Мы едем домой, к маме и папе.
Каким-то новым, более глубоким смыслом наполнялись эти слова для Александра Дмитриевича теперь. Домой и к маме. Мама ждет. А Папа – еще больше. Он обязательно пришлет машину. И будет абсолютно радостно. И никаких чувств иных уже не потребуется. В радости растворится все.
Маскировочные сети
Александр Дмитриевич встал, с трудом потихоньку натянул одежду и пошел молиться, тихо, чтобы не будить жену. Раннее утро было лучшим временем для молитвы. А при нужде, если требовал организм, можно было еще прилечь на часок. А потом, после завтрака идти на свою новую работу.

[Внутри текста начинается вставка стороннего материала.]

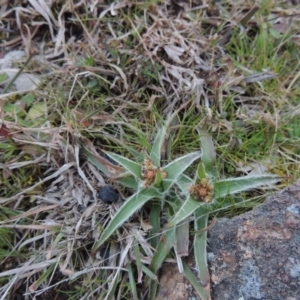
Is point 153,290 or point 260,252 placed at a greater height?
point 260,252

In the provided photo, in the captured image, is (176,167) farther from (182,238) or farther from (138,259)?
(138,259)

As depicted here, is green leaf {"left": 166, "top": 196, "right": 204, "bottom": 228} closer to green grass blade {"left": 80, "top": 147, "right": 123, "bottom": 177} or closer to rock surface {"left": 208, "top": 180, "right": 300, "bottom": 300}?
rock surface {"left": 208, "top": 180, "right": 300, "bottom": 300}

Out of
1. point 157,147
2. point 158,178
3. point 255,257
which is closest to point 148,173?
point 158,178

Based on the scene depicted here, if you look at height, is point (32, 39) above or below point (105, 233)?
above

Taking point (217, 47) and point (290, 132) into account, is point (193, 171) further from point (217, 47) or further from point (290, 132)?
point (217, 47)

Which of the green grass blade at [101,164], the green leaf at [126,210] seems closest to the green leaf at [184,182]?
the green leaf at [126,210]

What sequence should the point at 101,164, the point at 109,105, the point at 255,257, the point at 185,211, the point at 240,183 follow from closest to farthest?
the point at 255,257 → the point at 185,211 → the point at 240,183 → the point at 101,164 → the point at 109,105

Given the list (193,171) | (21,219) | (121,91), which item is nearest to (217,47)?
(121,91)
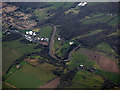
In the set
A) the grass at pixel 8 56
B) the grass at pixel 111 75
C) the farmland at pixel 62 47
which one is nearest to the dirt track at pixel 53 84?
the farmland at pixel 62 47

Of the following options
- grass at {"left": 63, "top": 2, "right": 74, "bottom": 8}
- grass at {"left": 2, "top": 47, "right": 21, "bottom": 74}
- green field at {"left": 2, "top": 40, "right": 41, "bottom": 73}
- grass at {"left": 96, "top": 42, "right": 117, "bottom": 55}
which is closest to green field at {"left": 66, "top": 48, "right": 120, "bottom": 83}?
grass at {"left": 96, "top": 42, "right": 117, "bottom": 55}

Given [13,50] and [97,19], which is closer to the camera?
[13,50]

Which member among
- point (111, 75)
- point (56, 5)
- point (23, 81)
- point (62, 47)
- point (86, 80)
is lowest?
point (23, 81)

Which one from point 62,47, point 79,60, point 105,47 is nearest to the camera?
point 79,60

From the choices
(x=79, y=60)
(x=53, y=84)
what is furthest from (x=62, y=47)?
(x=53, y=84)

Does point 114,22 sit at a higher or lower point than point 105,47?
higher

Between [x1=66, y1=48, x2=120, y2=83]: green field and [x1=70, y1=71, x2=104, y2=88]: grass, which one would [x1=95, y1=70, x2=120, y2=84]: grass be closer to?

Похоронив маму, Александр Дмитриевич дождался конца учебного года, выпустил свой последний класс (он работал учителем труда), и еще пока не увольняясь из школы, пошел в военкомат. Теперь оказалось, что по его военной специальности людей уже берут (а прежде не брали). Но медкомиссия его не пропустила. Обнаружилась эта самая опухоль, до поры до времени еще не беспокоившая Сашу. Ну, а дальше все по протоколу: УЗИ, обследования, онкологический центр, биопсия. Все довольно не быстро.
Александру пришлось ждать, периодически являясь за очередными результатами и ожидая очередных назначений. Начинались каникулы, плавно перетекавшие в увольнение на пенсию, и наш трудовик решил почаще походить на волонтерские дела, пока позволяло время.
Затащила его туда Маша, узнавшая от приходских подруг о такой работе. И было это уже больше года назад, вскоре после начала СВО, но Саша появлялся там нечасто, пока работал в школе. Теперь открылась возможность поработать интенсивнее.
Рабочее помещение располагалось в первом этаже какого-то здания, было достаточно просторным. В главном зале стояли пяльцы или прясла, – как их лучше назвать? – широкие и длинные рамки из деревянных брусков, высотою повыше человеческого роста. На них натягивались сетки типа волейбольных, только большой площади, четыре на шесть или на восемь метров. Вся работа заключалась в том, чтобы эту сетку заплести маскировочными лентами, подходящих расцветок, создавая на ней имитацию зелени, пятен, снега, грязи, песка или чернозема – в зависимости от времени года и региона боевых действий. Так рождалась маскировочная сеть. Палитра в ней постоянно менялась в соответствии с сезоном и погодой. Сети забирались не реже чем раз в неделю, заказов было много. Оплетку лентами проводили женщины, приходившие на это добровольческое служение и прошедшие в процессе начальное обучение ремеслу.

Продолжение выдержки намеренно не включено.